Accordingly, this Court declines to exercise supplemental jurisdiction over Plaintiff's state law claims and will instead dismiss them without prejudice pursuant to 28 U.S.C. § 1367(c)(3). See Mayer v. Oil Field Sys. Corp., 620 F.Supp. 76, 77-78 (S.D.N.Y. 1985) ("The exercise of [supplemental] jurisdiction . . . where the federal claims have been dismissed on summary judgment before trial would be inappropriate absent exceptional circumstances. Since [N.Y. C.P.L.R. § 205(a)] allow[s] a plaintiff to recommence a dismissed suit within six months without regard to the statute of limitations, [the plaintiff] will not be unduly prejudiced by the dismissal of her state law claims.")
For the foregoing reasons, Defendant's Motion for Summary Judgment is granted as to all federal claims.
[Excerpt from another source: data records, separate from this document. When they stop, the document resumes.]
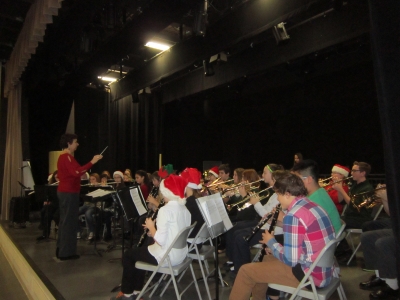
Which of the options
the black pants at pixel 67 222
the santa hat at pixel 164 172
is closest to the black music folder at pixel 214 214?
the santa hat at pixel 164 172

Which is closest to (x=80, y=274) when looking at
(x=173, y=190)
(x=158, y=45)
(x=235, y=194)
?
(x=173, y=190)

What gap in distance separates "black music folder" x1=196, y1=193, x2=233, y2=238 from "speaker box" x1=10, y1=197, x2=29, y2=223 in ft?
19.4

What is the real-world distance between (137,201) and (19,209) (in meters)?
4.83

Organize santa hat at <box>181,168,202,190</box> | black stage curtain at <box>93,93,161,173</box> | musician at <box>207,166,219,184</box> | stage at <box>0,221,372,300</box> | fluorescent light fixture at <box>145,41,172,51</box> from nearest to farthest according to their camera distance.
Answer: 1. stage at <box>0,221,372,300</box>
2. santa hat at <box>181,168,202,190</box>
3. musician at <box>207,166,219,184</box>
4. fluorescent light fixture at <box>145,41,172,51</box>
5. black stage curtain at <box>93,93,161,173</box>

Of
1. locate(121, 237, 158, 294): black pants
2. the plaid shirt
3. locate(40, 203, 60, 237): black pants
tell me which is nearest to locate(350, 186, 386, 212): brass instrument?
the plaid shirt

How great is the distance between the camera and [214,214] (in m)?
2.72

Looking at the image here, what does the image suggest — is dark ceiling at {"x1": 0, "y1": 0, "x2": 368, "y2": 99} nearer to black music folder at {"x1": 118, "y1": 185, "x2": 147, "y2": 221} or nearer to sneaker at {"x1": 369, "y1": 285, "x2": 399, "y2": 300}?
black music folder at {"x1": 118, "y1": 185, "x2": 147, "y2": 221}

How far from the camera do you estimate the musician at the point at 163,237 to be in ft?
8.87

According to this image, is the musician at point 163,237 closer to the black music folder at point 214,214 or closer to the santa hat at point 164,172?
the black music folder at point 214,214

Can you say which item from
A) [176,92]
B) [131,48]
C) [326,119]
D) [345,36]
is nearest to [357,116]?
[326,119]

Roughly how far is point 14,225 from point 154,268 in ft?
19.2

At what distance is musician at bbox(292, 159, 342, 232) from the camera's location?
9.22ft

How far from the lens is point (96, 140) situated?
1025cm

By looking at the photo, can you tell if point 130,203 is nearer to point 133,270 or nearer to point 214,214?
point 133,270
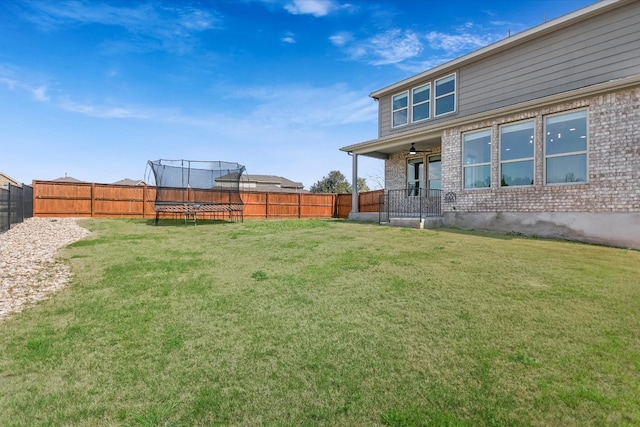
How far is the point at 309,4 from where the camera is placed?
32.8 ft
Further, this Court declines to exercise supplemental jurisdiction over Plaintiff's remaining state law causes of action.
IT HEREBY IS ORDERED, that the Defendant's Motion for Summary Judgment (Docket No. 21) is GRANTED, as to the federal claims.
FURTHER, that this Court declines to exercise supplemental jurisdiction over Plaintiff"s state law claims, which are hereby DISMISSED pursuant to 28 U.S.C. § 1367(c)(3) without prejudice.
FURTHER, that the Clerk of the Court is directed to close this case. SO ORDERED.